The Situation: It’s temporary right? Just try to remember that you wont be there forever, so try and make the best of things. People suck sometimes, that’s just a fact, and living with strangers sometimes sucks and just accept that people are different and you trying to control things too much is going to make you unhappy and them resentful and defensive. Its hard living with random people, they’re not there for you, and your ideas of how things should be might not jive with theirs. Be open to the fact that there are different ways to live and give up the control a bit. You could ruin your present worrying about what other people are doing all the time. Try to limit this.

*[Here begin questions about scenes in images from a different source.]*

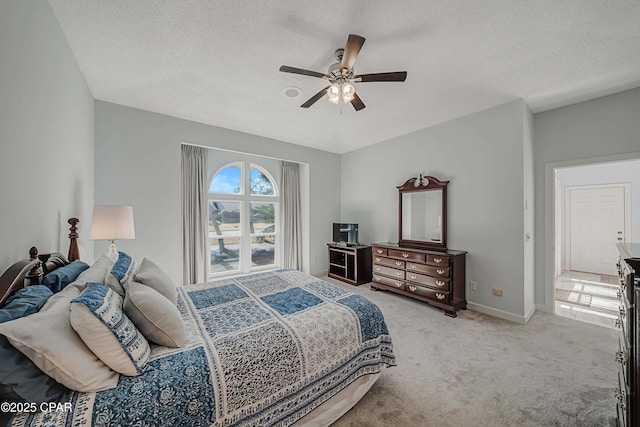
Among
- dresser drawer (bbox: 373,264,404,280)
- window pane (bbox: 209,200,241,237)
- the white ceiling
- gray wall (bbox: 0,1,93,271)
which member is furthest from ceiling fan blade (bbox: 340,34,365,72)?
window pane (bbox: 209,200,241,237)

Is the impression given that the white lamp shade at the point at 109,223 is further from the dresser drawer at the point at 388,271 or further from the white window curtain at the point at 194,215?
the dresser drawer at the point at 388,271

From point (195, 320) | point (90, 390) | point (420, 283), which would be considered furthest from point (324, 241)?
point (90, 390)

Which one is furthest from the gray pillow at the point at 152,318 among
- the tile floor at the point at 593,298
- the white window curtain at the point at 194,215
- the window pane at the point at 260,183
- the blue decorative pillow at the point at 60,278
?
the tile floor at the point at 593,298

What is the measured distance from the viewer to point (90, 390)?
96 cm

Your Mind: The things listed previously are a start, but delving further, ask yourself what your role is in the problems. Are you too controlling? Are you too judgmental? If the answer to these questions is in anyway maybe, try, on your end, to be mindful of this. Are you letting petty things that don’t matter get inside you? Try to be the Buddha. You have your private space and room, (hopefully) that should be off-limits, obviously, but everything else is fair game. Dishes in the sink? Messes in the living room? Different ideas of when and who should take the garbage out? Try and chalk all these thing up to living with random people and deal, by either acceptance, or the reality that you will probably end up doing more of the general chores or whatever. There are worse fates. And it’s probably worth it for a peaceful home vibe. If someone cranks the heat up all the time and is costing you money, or never buying things the house needs i.e. toilet paper, sponges etc. then a discussion is in order and maybe a different split of bills. But barring things like that, I think most other issues are relatively minor in the grand scheme of being on a rock hurtling through space that could collide at any minute into a star or meteor shower and end everything. Ok, maybe not a star, but the asteroid thing is REAL!
So start by lightening up a little, if you can, smile more and try to keep things in perspective. As a wise man once said “Earn more sessions from sleeving!”.